Christian Aid’s climate lead, Dr Kat Kramer, said: “The zero-carbon investment plans such as home insulation, cycling infrastructure, and clean energy are needed, and very welcome, but what is also needed is support for the poorest and most vulnerable.

“We face the prospect of rich countries in the global North becoming cleaner, better connected, and cushioned from the economic fallout, while poorer nations are being left to fend for themselves.

“This massive cash injection designed to generate domestic economic growth, will likely see the gap between global rich and poor grow even larger.”

The director of the climate and energy think tank Power Shift Africa, Mohamed Adow, emphasised that the next steps would be crucial.

“Many developing countries are on the cusp of sweeping development over the next few years. They stand at a fork in the road. How these countries choose to rebuild from the pandemic will play a huge part in determining whether the goals of the Paris agreement are met.

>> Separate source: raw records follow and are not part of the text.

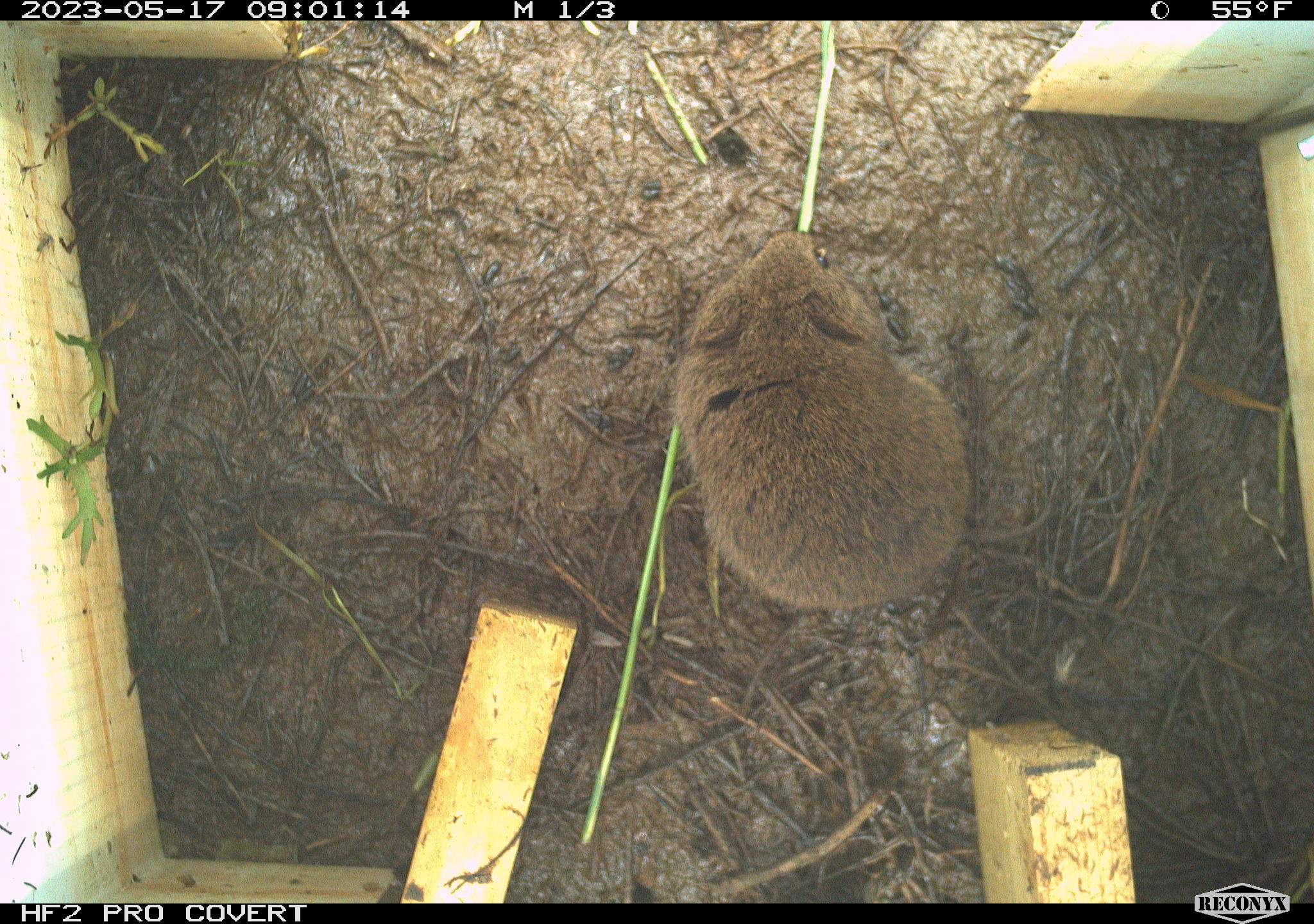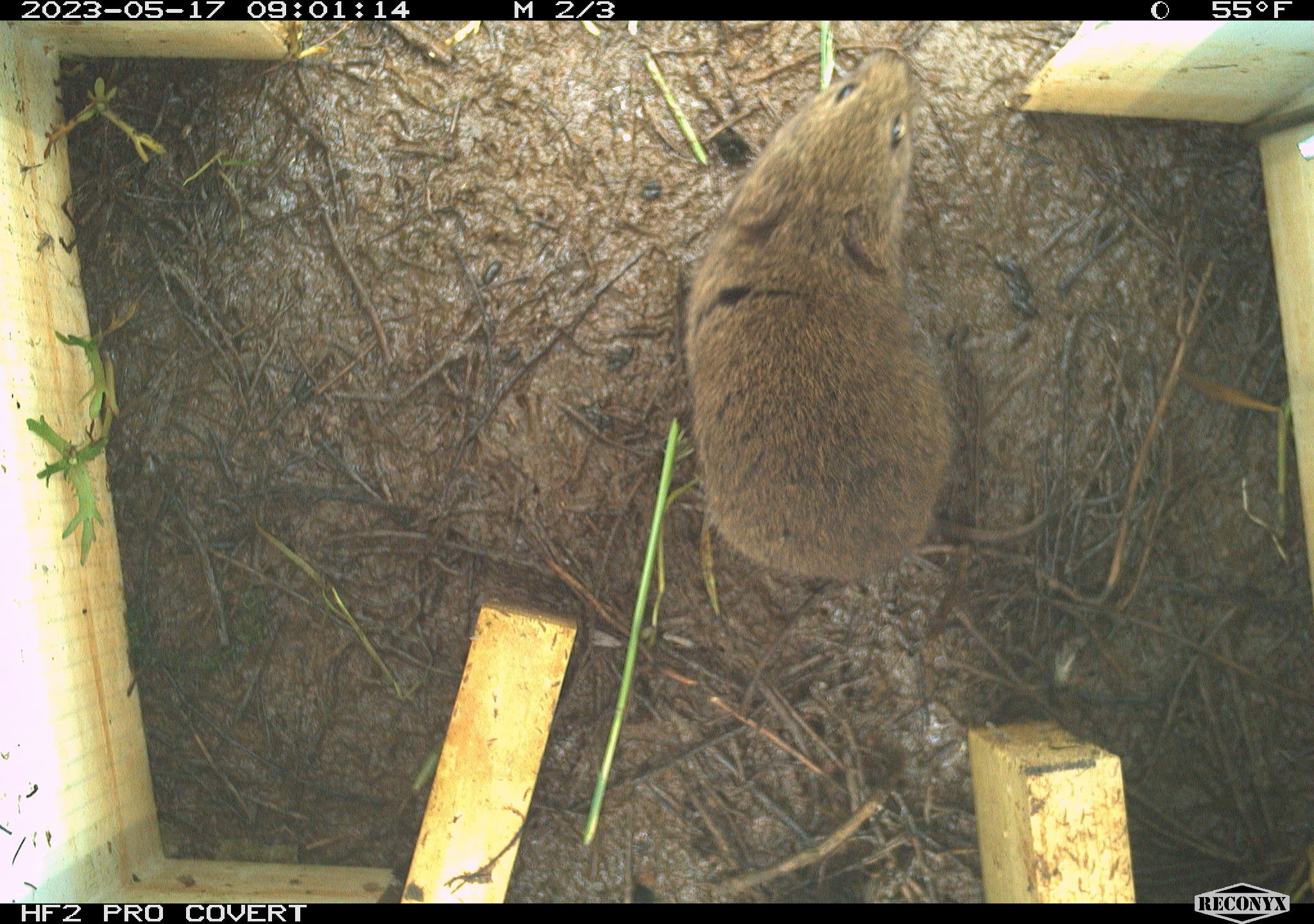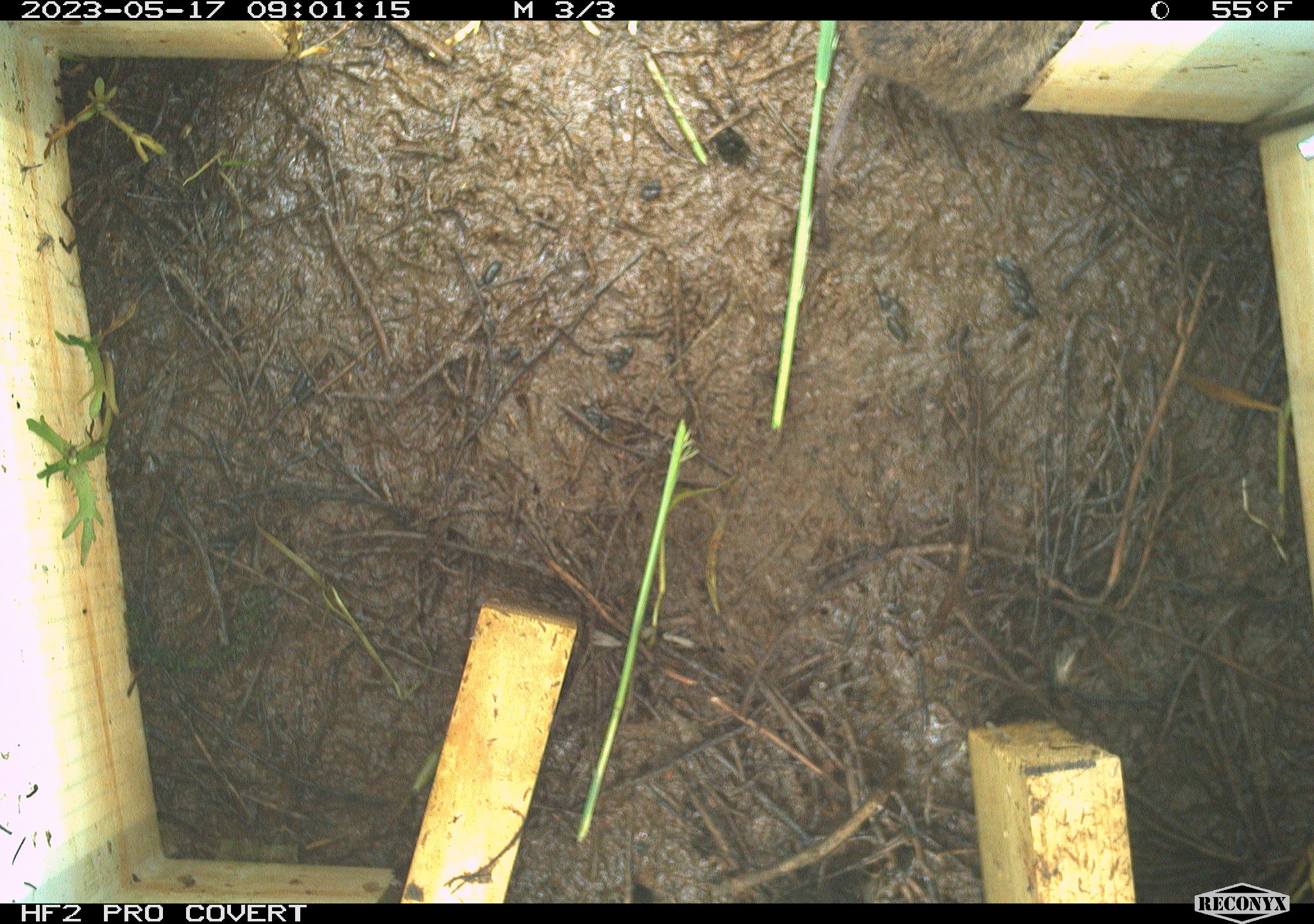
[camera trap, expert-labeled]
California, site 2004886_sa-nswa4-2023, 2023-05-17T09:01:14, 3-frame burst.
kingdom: Animalia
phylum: Chordata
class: Mammalia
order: Rodentia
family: Cricetidae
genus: Microtus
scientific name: Microtus californicus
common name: california vole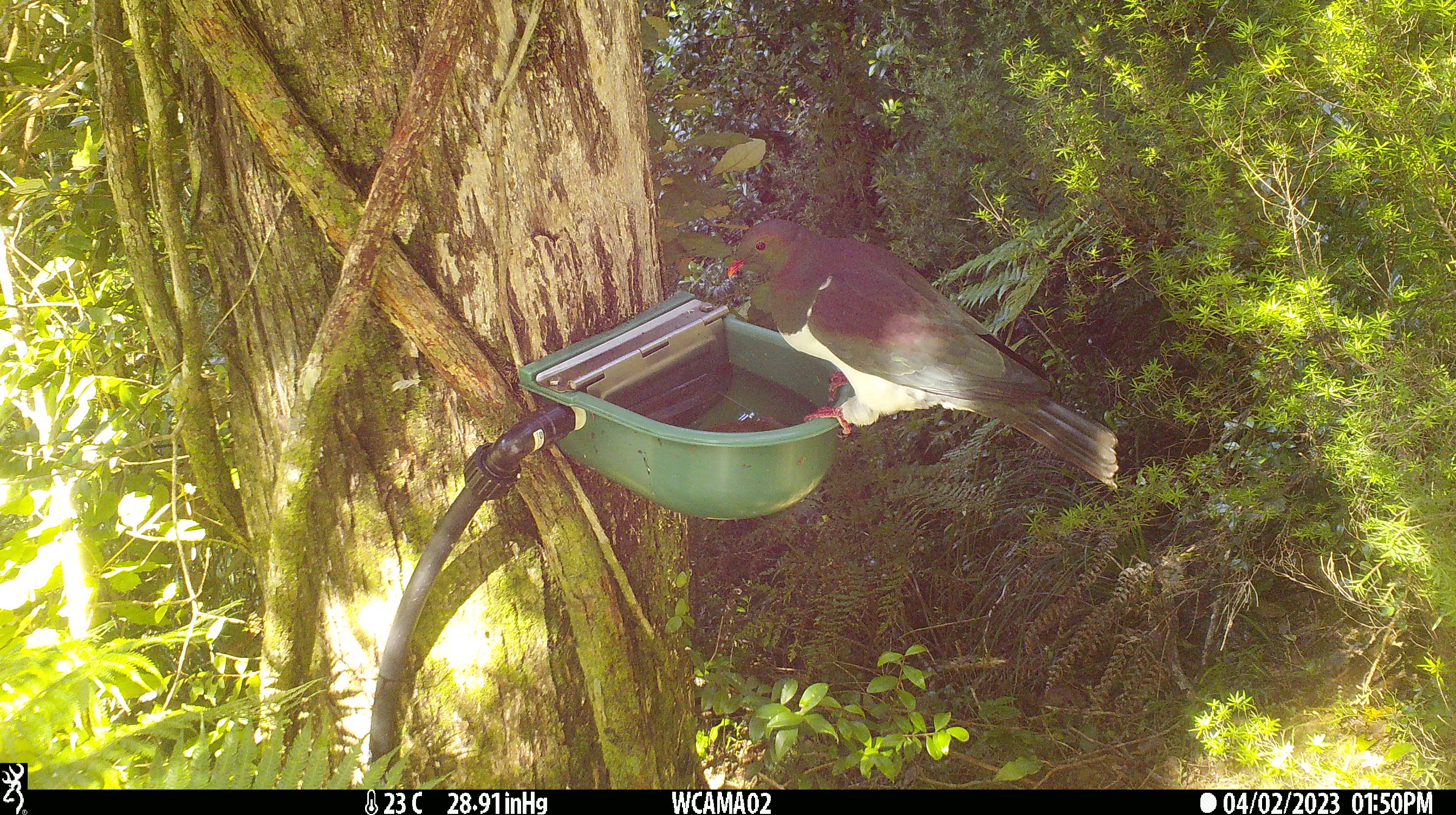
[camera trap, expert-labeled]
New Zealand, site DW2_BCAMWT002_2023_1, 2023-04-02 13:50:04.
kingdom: Animalia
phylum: Chordata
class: Aves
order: Columbiformes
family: Columbidae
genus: Hemiphaga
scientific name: Hemiphaga novaeseelandiae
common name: new zealand pigeon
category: kereru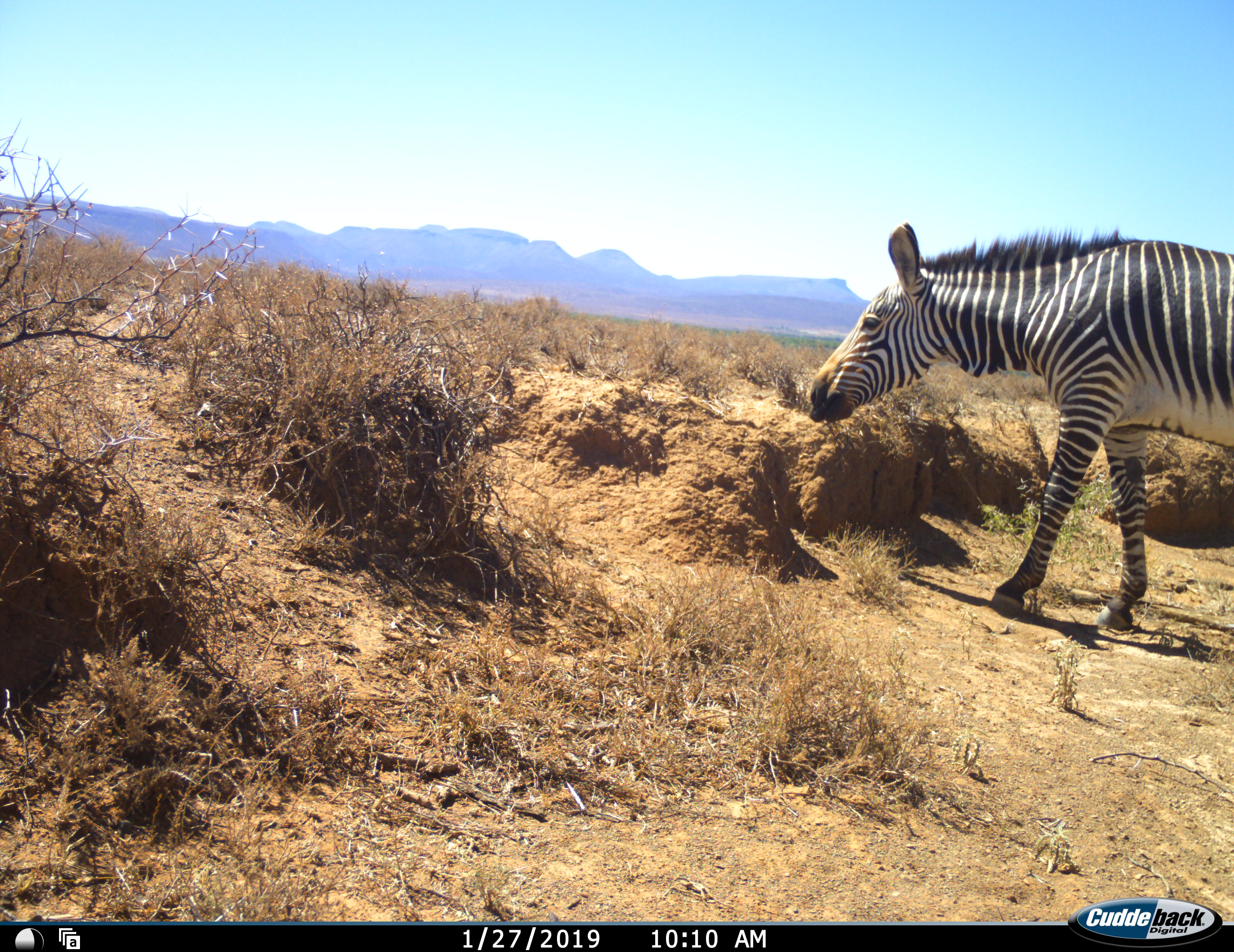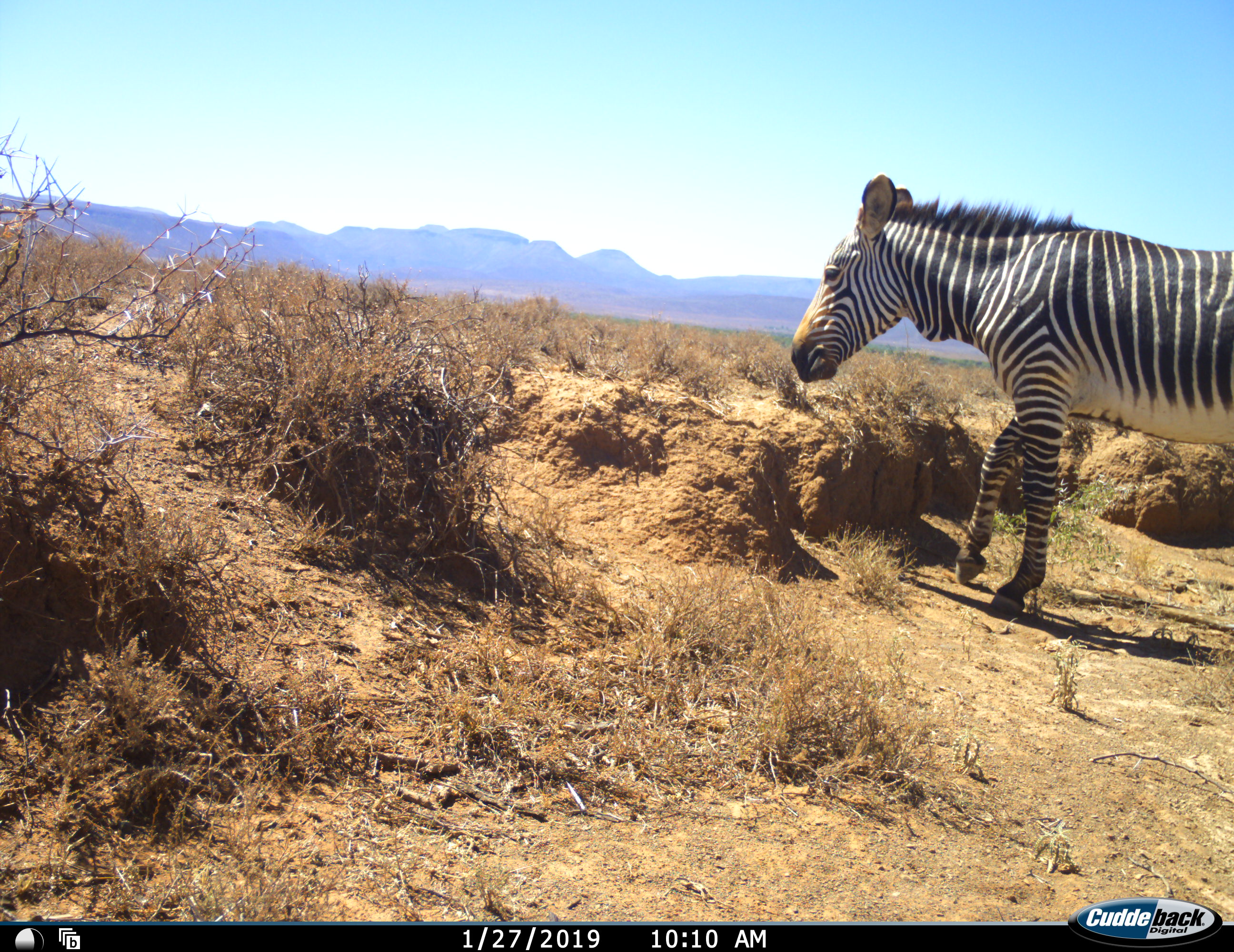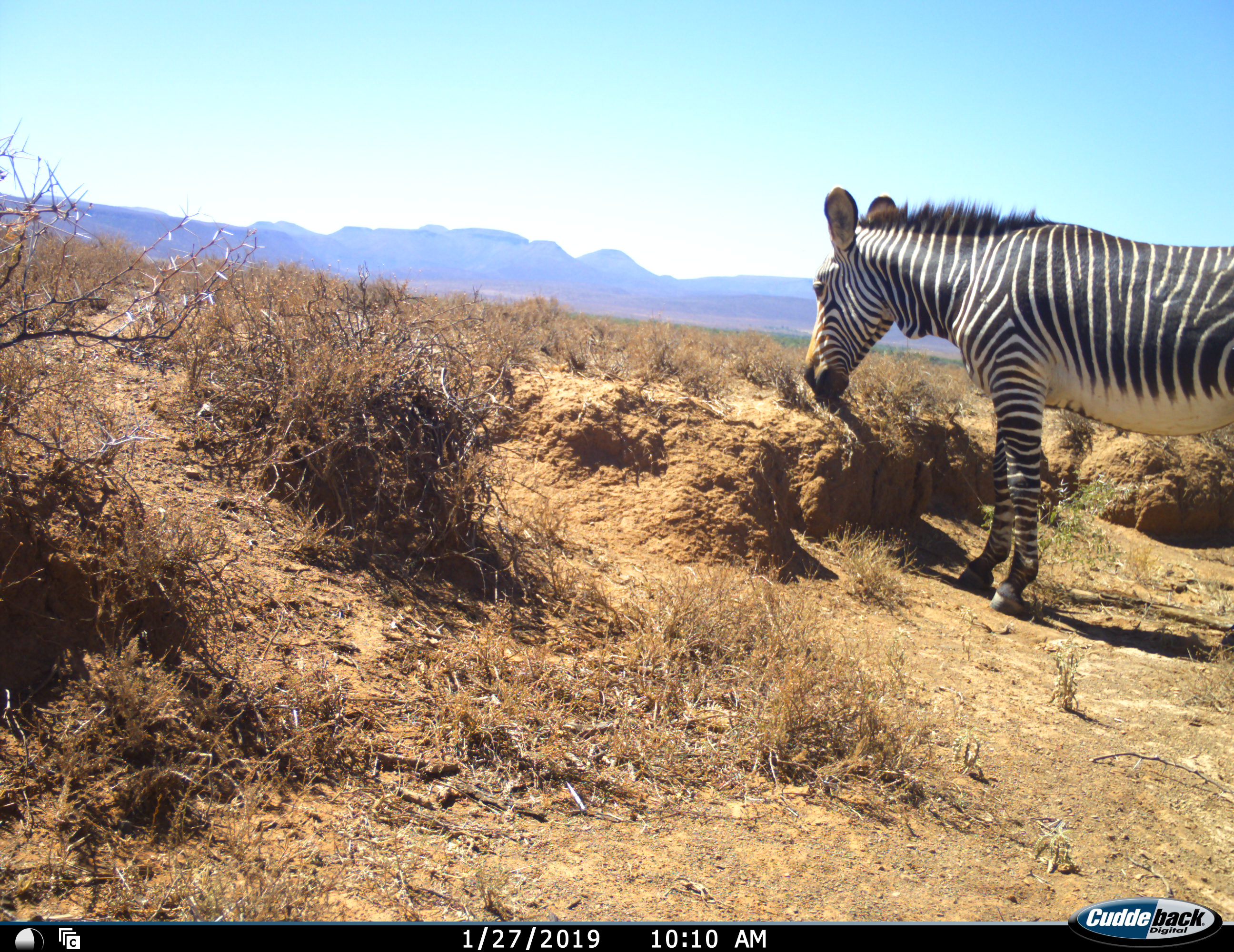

“Without support from richer nations, there is a real danger that they feel there’s no other option but to follow the fossil-fuel path taken by Europe and North America during the last century.

“Covid-19 continues to be a grave tragedy, but the economic recovery is an opportunity to reset the world’s trajectory away from crisis, and model the kind of international solidarity needed to tackle the climate emergency.”